**Task details**
How many lines in the rows below contain the word "closest"? Reply with the number only.

**Exercise input**
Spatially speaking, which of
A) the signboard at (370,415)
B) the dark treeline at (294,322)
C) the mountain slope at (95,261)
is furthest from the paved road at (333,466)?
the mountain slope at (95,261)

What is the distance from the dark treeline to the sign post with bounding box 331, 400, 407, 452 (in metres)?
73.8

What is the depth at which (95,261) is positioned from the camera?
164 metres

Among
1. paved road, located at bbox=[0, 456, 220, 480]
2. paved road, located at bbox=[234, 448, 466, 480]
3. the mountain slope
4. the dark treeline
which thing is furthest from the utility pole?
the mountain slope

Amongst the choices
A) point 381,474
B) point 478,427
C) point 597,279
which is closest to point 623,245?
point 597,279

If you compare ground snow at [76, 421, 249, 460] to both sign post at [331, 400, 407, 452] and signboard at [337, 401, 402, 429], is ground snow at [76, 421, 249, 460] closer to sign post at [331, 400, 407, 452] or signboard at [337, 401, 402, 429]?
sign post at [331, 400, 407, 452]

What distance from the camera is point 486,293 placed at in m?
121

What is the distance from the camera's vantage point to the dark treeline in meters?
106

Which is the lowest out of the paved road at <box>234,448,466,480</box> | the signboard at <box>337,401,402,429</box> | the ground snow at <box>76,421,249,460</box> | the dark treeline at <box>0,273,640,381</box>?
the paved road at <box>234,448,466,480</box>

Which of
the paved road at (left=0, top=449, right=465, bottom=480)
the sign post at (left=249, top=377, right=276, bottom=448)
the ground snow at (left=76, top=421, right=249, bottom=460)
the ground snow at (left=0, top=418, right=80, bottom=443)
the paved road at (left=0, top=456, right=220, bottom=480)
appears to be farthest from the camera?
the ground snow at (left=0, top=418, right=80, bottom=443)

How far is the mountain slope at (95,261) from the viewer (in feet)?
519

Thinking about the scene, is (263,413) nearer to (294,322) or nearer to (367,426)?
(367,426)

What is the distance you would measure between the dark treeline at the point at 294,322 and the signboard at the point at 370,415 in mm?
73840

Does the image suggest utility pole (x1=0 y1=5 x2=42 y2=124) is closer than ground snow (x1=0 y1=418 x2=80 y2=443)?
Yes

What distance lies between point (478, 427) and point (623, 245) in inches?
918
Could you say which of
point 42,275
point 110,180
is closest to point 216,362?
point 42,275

**Written solution**
2